Marek Miernik - Jako wielki fan jego talentu uważam, że powinien to być Nikola Mirotic. Niechże w tym zestawieniu będzie chociaż jeden strzelec. Specjalizujący się we wjazdach pod kosz liderzy muszę mieć trochę więcej miejsca, by nie musieć za każdym razem polegać wyłącznie na swoich umiejętnościach indywidualnych. Już podczas ostatnich igrzysk Niko pokazał, że jest wartościowym zawodnikiem i w kilku spotkaniach to on, a nie Gasol był liderem ekipy Hiszpanii.

Filip Ciepiński - Mysle, ze Fred Hoiberg moze chciec nadal prowadzic male eksperymenty w skladzie. Zwlaszcza, jesli chodzi o PF. Nie zdziwilbym sie, gdybysmy na zmiane w pierwszej piatce mogli ogladac Mirotic'a z Gibsonem. Chociaz prawdopodobnie czesciej zaczynac bedzie ten drugi. Jest po prostu lepszym defensorem, a tego w obecnym skladzie moze brakowac Bykom jeszcze bardziej niz w poprzednich sezonach.

2. Dwyane Wade ma mieć zielone światło na decyzje rzutowe z dystansu. Średnia z kariery niecałe 30%, z minionych playoffów ponad 50%. Czy ta koncepcja ma sens?

Marcin Więckowski – Wade nawet jeśli mocno przepracował lato w tym elemencie gry, nie stanie się nagle wybitnym shooterem. Na pewno nie można go traktować w kategoriach gracza „catch&shot”, gracza który po zasłonach będzie szukał dla siebie pozycji na obwodzie, natomiast w ustawieniu z Dougiem/Nikolą czy Canaanem, kiedy realne będzie, że Dwyane będzie miał czyste pozycje i czas na przymierzenie zza łuku, swoje rzuty odda, a te ważne trafi.

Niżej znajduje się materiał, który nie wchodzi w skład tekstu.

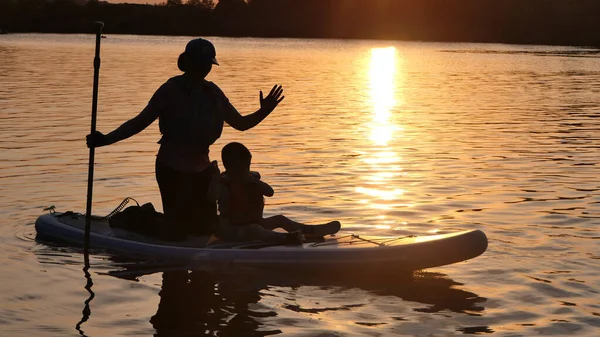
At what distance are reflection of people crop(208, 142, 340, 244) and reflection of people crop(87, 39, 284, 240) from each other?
0.42 metres

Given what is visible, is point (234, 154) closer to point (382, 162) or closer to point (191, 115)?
point (191, 115)

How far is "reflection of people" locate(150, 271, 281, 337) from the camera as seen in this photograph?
919cm

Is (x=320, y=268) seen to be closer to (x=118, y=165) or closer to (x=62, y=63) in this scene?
(x=118, y=165)

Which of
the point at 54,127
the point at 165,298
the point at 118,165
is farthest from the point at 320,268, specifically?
the point at 54,127

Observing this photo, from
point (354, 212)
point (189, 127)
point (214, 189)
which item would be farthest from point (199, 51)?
point (354, 212)

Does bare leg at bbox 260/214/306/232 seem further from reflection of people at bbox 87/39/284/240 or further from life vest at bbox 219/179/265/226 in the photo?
reflection of people at bbox 87/39/284/240

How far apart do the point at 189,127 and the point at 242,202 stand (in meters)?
1.04

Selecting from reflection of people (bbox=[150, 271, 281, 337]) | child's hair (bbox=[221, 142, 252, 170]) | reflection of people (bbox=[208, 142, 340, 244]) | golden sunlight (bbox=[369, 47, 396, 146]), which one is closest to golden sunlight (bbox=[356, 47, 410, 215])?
golden sunlight (bbox=[369, 47, 396, 146])

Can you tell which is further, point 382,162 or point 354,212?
point 382,162

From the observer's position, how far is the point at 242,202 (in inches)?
443

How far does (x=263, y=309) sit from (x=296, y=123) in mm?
19966

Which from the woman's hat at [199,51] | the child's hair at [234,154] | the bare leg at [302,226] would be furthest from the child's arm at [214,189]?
the woman's hat at [199,51]

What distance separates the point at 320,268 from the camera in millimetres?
10820

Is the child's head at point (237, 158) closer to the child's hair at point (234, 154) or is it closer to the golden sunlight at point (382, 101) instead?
the child's hair at point (234, 154)
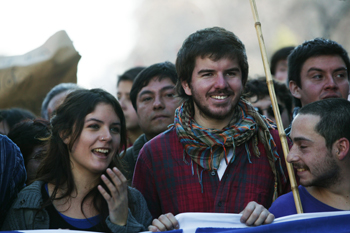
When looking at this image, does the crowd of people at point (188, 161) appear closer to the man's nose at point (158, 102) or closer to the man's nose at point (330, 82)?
the man's nose at point (158, 102)

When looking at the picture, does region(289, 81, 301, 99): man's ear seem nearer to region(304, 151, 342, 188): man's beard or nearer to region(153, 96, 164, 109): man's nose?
region(153, 96, 164, 109): man's nose

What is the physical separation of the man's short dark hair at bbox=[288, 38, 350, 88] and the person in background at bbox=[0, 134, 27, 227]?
7.77 feet

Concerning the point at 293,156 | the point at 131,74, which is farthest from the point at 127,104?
the point at 293,156

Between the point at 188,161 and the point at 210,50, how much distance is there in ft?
2.48

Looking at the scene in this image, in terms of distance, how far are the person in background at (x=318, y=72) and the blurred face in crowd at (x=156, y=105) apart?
1029 millimetres

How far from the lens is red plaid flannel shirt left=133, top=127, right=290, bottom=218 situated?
304 centimetres

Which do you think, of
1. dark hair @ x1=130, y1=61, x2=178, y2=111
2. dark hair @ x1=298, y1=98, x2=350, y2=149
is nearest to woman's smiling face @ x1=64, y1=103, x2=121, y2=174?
dark hair @ x1=298, y1=98, x2=350, y2=149

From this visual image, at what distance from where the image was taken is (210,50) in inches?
128

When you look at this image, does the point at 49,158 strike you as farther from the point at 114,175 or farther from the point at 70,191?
the point at 114,175

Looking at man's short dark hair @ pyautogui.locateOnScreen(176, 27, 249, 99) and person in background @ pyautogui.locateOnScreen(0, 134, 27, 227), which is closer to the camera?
person in background @ pyautogui.locateOnScreen(0, 134, 27, 227)

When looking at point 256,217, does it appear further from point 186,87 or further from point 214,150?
point 186,87

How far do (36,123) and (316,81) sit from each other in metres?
2.25

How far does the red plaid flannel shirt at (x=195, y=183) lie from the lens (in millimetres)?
3037

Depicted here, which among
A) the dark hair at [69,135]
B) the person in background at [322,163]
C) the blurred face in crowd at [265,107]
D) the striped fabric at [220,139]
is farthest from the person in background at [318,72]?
the dark hair at [69,135]
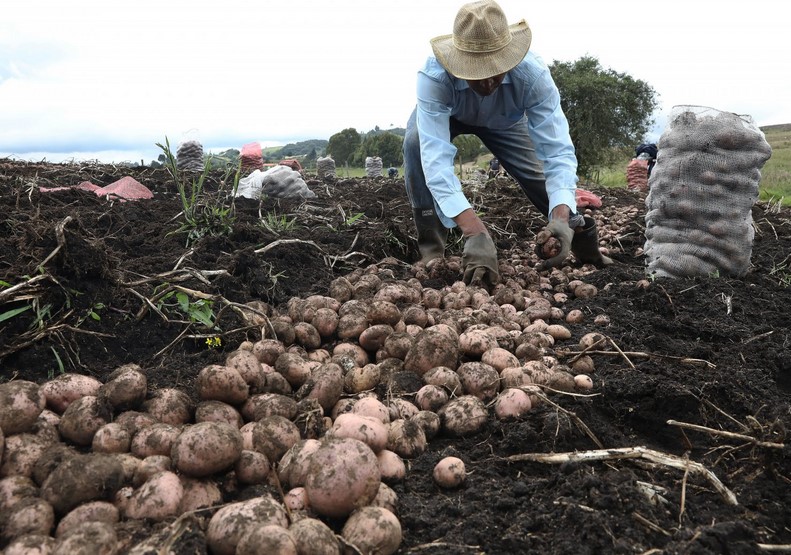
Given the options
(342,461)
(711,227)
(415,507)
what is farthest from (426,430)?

Michał Kajzerek - Niech rzuca. Kto jak nie on z pozycji 1, 2, 3. Jasne, Jimmy może poprawić rzut, ale Wade pokazał w play-offach, że gdy musi rzucać z dystansu regularnie, to jest w stanie wypracować pewną powtarzalność. Obrona rywali odcięłą go od wjadów i izolacji, dlatego Wade w PO przeniósł swoją grę na dystans i był w stanie zaskoczyć ludzi. Dlatego mówię niech rzuca, czemu ktokolwiek miałby mu zabraniać. I tak obówd jest mocno pochrzaniony, więc... bawmy się i tańczmy.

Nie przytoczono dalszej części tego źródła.